What the task asks
Would you output the entries below only from the line containing "Taste of EPCOT" through the line containing "コート 黒 楽天市場】sankyo shokai フォーマルコート レディース アウター", exactly as they stand and with both ends included?

Entries shown
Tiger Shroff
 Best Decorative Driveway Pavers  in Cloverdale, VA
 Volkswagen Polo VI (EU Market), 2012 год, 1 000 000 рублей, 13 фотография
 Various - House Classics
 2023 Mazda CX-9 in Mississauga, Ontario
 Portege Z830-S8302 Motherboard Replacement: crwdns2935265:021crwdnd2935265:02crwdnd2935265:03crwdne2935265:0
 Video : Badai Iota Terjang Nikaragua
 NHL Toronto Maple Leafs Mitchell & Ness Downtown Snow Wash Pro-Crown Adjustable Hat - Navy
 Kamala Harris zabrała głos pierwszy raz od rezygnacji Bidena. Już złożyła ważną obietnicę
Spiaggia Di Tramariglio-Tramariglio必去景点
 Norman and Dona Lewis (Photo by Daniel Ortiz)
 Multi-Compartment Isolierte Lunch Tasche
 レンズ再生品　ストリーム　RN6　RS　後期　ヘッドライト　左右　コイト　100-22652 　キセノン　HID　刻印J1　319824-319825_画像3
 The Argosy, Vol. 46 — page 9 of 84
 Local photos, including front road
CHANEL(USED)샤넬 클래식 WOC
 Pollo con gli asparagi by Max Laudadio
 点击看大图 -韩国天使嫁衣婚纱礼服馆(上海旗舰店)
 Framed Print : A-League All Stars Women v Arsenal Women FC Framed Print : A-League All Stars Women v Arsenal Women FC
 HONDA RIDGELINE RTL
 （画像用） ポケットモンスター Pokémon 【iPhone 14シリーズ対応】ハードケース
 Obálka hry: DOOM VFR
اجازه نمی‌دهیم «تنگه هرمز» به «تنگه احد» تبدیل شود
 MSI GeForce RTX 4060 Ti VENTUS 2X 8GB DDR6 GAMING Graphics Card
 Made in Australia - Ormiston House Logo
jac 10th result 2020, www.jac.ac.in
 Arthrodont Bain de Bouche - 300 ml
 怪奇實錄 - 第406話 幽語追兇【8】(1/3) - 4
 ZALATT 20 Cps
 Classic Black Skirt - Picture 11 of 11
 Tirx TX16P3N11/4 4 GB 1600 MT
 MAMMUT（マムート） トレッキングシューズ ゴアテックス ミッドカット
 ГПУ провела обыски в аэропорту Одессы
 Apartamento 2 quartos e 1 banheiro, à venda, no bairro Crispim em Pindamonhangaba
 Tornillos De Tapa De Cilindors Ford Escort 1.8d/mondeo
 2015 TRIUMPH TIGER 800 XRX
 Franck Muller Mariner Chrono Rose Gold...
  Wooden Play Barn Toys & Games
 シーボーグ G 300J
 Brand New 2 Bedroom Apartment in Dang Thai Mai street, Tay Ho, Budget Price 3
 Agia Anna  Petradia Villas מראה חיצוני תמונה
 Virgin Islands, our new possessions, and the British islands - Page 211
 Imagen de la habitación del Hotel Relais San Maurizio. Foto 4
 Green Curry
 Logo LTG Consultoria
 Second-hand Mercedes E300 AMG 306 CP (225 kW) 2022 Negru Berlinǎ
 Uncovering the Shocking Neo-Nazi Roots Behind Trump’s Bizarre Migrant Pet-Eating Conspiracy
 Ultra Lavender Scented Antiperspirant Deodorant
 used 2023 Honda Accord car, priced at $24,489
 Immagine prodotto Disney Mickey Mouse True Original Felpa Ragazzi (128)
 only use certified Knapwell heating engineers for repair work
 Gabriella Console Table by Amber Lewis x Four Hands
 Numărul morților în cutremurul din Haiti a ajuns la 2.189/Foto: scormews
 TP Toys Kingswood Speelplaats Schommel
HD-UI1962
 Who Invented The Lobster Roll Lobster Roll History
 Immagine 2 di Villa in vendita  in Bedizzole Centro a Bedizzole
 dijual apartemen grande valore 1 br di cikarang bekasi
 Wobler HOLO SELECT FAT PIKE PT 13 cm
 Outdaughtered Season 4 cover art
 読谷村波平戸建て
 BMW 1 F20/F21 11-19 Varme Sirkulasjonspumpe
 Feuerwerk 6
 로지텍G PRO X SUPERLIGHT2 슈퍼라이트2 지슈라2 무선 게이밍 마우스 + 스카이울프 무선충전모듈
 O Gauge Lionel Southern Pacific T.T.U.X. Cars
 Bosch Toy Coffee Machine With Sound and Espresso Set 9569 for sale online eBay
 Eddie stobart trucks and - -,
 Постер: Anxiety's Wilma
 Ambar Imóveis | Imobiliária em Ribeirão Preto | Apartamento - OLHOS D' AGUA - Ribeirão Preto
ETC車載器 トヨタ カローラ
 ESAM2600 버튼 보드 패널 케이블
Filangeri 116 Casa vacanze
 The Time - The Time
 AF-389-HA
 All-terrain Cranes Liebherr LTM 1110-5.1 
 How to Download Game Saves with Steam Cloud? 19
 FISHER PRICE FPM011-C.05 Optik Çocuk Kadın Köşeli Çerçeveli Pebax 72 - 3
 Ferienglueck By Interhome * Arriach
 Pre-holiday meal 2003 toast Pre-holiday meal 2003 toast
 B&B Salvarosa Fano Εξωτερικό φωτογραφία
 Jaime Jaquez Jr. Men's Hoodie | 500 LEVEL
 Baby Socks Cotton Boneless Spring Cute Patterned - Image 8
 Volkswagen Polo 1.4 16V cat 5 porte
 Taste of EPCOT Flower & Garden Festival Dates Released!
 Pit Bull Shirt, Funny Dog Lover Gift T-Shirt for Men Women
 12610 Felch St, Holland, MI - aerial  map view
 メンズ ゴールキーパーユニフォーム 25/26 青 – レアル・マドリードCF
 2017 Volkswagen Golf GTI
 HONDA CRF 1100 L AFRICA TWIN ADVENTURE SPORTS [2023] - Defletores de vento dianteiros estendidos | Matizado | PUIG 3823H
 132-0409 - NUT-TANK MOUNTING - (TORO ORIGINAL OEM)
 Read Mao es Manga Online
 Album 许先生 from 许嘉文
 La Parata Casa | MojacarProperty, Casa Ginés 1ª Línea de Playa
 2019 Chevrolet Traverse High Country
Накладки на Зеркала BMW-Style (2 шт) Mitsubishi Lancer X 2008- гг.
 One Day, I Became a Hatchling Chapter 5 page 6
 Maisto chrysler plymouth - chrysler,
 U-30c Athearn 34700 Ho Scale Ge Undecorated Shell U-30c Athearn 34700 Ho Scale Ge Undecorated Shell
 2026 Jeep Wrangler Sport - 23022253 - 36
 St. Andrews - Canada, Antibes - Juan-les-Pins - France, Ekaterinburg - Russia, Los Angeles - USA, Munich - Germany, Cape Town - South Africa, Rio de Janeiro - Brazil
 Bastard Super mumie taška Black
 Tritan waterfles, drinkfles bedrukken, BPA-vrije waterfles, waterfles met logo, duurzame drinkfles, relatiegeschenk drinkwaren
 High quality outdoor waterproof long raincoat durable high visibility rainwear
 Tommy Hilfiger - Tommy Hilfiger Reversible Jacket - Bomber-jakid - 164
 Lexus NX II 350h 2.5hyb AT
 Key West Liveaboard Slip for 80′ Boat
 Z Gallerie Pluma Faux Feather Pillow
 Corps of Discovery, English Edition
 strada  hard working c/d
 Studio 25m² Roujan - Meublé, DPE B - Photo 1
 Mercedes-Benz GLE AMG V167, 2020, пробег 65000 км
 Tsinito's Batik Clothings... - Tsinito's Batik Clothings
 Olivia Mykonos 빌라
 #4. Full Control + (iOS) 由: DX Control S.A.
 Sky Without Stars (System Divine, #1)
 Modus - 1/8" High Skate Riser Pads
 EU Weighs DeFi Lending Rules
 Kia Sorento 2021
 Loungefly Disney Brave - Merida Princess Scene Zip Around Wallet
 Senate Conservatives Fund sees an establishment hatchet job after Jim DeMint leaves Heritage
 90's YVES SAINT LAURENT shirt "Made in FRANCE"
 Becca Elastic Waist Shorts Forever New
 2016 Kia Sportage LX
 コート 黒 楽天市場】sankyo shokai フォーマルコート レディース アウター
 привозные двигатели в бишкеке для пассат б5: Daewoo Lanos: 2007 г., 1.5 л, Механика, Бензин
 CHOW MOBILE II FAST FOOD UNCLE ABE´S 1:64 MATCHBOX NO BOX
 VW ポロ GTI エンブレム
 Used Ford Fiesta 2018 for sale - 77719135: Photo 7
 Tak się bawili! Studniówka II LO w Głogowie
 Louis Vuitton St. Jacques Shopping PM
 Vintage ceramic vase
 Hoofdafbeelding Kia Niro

Written solution
 Taste of EPCOT Flower & Garden Festival Dates Released!
 Pit Bull Shirt, Funny Dog Lover Gift T-Shirt for Men Women
 12610 Felch St, Holland, MI - aerial  map view
 メンズ ゴールキーパーユニフォーム 25/26 青 – レアル・マドリードCF
 2017 Volkswagen Golf GTI
 HONDA CRF 1100 L AFRICA TWIN ADVENTURE SPORTS [2023] - Defletores de vento dianteiros estendidos | Matizado | PUIG 3823H
 132-0409 - NUT-TANK MOUNTING - (TORO ORIGINAL OEM)
 Read Mao es Manga Online
 Album 许先生 from 许嘉文
 La Parata Casa | MojacarProperty, Casa Ginés 1ª Línea de Playa
 2019 Chevrolet Traverse High Country
Накладки на Зеркала BMW-Style (2 шт) Mitsubishi Lancer X 2008- гг.
 One Day, I Became a Hatchling Chapter 5 page 6
 Maisto chrysler plymouth - chrysler,
 U-30c Athearn 34700 Ho Scale Ge Undecorated Shell U-30c Athearn 34700 Ho Scale Ge Undecorated Shell
 2026 Jeep Wrangler Sport - 23022253 - 36
 St. Andrews - Canada, Antibes - Juan-les-Pins - France, Ekaterinburg - Russia, Los Angeles - USA, Munich - Germany, Cape Town - South Africa, Rio de Janeiro - Brazil
 Bastard Super mumie taška Black
 Tritan waterfles, drinkfles bedrukken, BPA-vrije waterfles, waterfles met logo, duurzame drinkfles, relatiegeschenk drinkwaren
 High quality outdoor waterproof long raincoat durable high visibility rainwear
 Tommy Hilfiger - Tommy Hilfiger Reversible Jacket - Bomber-jakid - 164
 Lexus NX II 350h 2.5hyb AT
 Key West Liveaboard Slip for 80′ Boat
 Z Gallerie Pluma Faux Feather Pillow
 Corps of Discovery, English Edition
 strada  hard working c/d
 Studio 25m² Roujan - Meublé, DPE B - Photo 1
 Mercedes-Benz GLE AMG V167, 2020, пробег 65000 км
 Tsinito's Batik Clothings... - Tsinito's Batik Clothings
 Olivia Mykonos 빌라
 #4. Full Control + (iOS) 由: DX Control S.A.
 Sky Without Stars (System Divine, #1)
 Modus - 1/8" High Skate Riser Pads
 EU Weighs DeFi Lending Rules
 Kia Sorento 2021
 Loungefly Disney Brave - Merida Princess Scene Zip Around Wallet
 Senate Conservatives Fund sees an establishment hatchet job after Jim DeMint leaves Heritage
 90's YVES SAINT LAURENT shirt "Made in FRANCE"
 Becca Elastic Waist Shorts Forever New
 2016 Kia Sportage LX
 コート 黒 楽天市場】sankyo shokai フォーマルコート レディース アウター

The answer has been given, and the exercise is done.